Capped herons move frequently between feeding sites, sometimes flying up to 100m. They may be crepuscular, but have been observed foraging during broad daylight, unlike the night-herons. They usually hunt solitarily.

=== Breeding ===
There is very little known about the reproduction of this species. Captive breeding in Miami, USA indicates that a female may lay 2-4 dull white eggs, incubation lasts 26–27 days, and that the chick has white down. However, these captive individuals failed to have any young survive, possibly due to a deficient diet or abnormal behavior in the adults. Based on birds with a similar biology, it is likely that they maintain family groups and care for young even after the young have reached the fledgling stage. There may be a two-cycle breeding pattern, with northern and southern populations breeding at different times of the year.

=== Territoriality ===
Capped herons are strongly territorial; the same bird may be seen at a foraging site for weeks at a time. One capped heron was seen chasing another away from a foraging site, until the other bird settled high in a tree.

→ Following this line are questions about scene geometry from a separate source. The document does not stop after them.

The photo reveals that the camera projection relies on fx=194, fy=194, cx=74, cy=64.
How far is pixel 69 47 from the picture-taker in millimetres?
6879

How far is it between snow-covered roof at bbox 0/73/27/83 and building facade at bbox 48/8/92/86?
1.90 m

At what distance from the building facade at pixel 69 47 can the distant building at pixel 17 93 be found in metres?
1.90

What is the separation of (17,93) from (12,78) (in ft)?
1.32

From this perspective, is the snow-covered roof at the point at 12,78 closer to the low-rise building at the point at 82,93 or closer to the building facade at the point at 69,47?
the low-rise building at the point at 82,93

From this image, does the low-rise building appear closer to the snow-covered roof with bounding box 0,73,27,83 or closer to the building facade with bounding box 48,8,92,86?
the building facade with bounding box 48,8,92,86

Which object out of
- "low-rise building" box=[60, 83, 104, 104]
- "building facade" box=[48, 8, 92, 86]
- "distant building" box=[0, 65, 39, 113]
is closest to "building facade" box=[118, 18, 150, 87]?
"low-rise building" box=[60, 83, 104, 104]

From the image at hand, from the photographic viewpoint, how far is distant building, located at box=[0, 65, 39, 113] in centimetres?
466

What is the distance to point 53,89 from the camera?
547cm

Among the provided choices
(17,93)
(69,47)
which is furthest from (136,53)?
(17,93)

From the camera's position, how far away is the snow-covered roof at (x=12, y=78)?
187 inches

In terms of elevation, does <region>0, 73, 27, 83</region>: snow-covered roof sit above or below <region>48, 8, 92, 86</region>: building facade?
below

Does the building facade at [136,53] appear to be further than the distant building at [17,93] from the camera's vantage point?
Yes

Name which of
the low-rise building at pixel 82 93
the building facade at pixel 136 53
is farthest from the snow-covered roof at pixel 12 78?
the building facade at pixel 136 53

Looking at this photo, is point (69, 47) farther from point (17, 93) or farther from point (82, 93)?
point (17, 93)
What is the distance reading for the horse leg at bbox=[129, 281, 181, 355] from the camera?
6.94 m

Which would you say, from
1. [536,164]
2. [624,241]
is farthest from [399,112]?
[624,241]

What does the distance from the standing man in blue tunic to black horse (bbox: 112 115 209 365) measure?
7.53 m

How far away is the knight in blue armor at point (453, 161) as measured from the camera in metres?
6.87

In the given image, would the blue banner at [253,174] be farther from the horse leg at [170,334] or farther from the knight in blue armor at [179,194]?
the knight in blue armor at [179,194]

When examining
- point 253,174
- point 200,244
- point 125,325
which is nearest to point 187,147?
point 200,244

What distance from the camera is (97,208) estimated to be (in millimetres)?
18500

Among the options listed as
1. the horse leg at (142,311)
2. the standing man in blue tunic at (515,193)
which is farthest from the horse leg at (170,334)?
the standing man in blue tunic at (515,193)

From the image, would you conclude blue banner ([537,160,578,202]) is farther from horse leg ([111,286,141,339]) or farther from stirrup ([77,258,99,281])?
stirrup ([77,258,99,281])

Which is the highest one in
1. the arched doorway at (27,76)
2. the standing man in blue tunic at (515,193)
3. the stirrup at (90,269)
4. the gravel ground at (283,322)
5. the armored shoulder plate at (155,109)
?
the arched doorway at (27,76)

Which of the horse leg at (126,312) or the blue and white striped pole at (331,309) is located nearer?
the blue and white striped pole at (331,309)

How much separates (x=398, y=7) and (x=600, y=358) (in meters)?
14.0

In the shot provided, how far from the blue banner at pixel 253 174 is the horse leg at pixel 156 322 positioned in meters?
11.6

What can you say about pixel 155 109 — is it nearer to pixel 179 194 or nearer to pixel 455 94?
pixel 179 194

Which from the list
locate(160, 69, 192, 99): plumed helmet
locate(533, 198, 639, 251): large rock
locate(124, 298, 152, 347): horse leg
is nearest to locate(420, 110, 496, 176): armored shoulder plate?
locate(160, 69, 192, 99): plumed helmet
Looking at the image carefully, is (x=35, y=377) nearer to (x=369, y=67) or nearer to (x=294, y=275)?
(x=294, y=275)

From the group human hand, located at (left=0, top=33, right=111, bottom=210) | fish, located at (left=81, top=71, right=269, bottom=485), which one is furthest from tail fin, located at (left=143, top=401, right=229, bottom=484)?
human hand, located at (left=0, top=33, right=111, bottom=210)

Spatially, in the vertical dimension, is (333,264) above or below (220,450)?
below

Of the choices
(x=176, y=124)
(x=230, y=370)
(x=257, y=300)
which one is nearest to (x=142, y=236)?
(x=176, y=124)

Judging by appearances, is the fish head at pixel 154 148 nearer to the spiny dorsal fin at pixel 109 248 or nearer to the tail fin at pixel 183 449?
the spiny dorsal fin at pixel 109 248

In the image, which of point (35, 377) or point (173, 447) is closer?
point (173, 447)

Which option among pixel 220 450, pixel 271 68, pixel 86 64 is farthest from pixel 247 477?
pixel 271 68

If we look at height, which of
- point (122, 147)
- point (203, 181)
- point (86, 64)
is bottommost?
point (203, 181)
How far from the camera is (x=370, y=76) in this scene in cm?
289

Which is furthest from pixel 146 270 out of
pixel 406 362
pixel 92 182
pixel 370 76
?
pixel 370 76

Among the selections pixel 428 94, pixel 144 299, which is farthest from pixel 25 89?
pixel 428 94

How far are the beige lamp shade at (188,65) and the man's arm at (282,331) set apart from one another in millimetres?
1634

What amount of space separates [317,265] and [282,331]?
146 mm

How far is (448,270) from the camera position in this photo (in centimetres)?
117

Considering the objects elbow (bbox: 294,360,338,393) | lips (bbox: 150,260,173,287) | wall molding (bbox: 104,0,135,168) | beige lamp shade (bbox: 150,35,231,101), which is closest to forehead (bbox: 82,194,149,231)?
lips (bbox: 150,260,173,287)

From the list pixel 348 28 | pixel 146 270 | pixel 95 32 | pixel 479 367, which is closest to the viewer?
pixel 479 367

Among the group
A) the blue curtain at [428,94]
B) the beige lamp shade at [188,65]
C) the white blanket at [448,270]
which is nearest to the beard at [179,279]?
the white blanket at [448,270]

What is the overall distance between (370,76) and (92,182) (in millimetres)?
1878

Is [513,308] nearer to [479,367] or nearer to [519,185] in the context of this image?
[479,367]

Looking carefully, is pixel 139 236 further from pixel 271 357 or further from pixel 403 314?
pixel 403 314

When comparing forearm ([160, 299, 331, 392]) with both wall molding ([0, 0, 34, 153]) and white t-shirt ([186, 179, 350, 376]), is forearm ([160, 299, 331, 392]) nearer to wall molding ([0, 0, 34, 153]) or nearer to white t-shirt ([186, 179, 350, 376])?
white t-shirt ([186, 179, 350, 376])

=== Interspecific and intraspecific behaviour ===
The capped heron is normally solitary, although there are cases where they have been found in couples or groups. Birds may be seen with other species such as snowy egrets (Egretta thula) and scarlet ibis (Eudocimus ruber), however other studies have found that they avoid large mixed-species flocks, appearing in fewer than 1% of 145 observed feeding aggregations. Capped herons appear to be submissive to great egrets (Ardea alba), but dominant to snowy egrets (Egretta thula) and striated herons (Butorides striatus).

== Conservation ==
This species has an extremely large range, and hence does not approach the thresholds for a Vulnerable rating under the range-size criterion. The population size has not been quantified, and the trend is not known, but it is not believed to approach the thresholds for Vulnerable under the population size or trend criteria. For these reasons the species is evaluated as Least Concern. Nevertheless, it occurs in very low densities and is considered "rare" in Ecuador, Colombia, Venezuela, and Panama.

The capped heron appears to be adaptable and may be expanding its use of man-made habitats. People have found some individuals in pools along the Transamazonian Highway Brasil. However, given that it is mainly a riverine forest species, the loss of this habitat due to logging and conversion of forest to pasture might pose long-term threats.